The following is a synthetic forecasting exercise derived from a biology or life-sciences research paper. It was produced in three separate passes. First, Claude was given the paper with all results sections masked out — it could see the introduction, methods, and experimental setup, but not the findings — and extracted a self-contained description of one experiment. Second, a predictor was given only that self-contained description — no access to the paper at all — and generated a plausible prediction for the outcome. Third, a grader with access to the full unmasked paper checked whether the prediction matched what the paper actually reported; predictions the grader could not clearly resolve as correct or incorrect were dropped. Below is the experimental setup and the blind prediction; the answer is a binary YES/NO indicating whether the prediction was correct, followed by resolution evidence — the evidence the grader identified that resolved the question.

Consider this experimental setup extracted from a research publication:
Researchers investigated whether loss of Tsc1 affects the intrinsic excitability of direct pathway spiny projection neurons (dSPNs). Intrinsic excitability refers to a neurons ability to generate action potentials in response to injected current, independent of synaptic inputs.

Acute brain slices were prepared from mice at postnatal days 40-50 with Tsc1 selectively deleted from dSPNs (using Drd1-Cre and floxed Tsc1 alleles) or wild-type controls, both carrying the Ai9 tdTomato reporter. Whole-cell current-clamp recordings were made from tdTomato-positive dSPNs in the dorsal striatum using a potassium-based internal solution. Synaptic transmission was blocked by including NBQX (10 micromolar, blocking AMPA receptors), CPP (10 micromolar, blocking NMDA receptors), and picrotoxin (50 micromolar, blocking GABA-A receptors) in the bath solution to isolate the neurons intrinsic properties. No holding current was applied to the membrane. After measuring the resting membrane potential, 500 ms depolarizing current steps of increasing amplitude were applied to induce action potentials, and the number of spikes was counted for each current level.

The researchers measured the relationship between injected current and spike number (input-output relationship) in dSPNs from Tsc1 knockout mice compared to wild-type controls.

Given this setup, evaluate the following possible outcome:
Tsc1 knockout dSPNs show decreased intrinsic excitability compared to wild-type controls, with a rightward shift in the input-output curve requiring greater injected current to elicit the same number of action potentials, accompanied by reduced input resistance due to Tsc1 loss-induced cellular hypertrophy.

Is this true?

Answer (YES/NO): NO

--- PROBLEM REQUIREMENTS ---
What is wanted is a copy of every line in the listing that includes the word "this".

--- THE COMPLETED TASK ---
Consider this experimental setup extracted from a research publication:
Given this setup, evaluate the following possible outcome:
Is this true?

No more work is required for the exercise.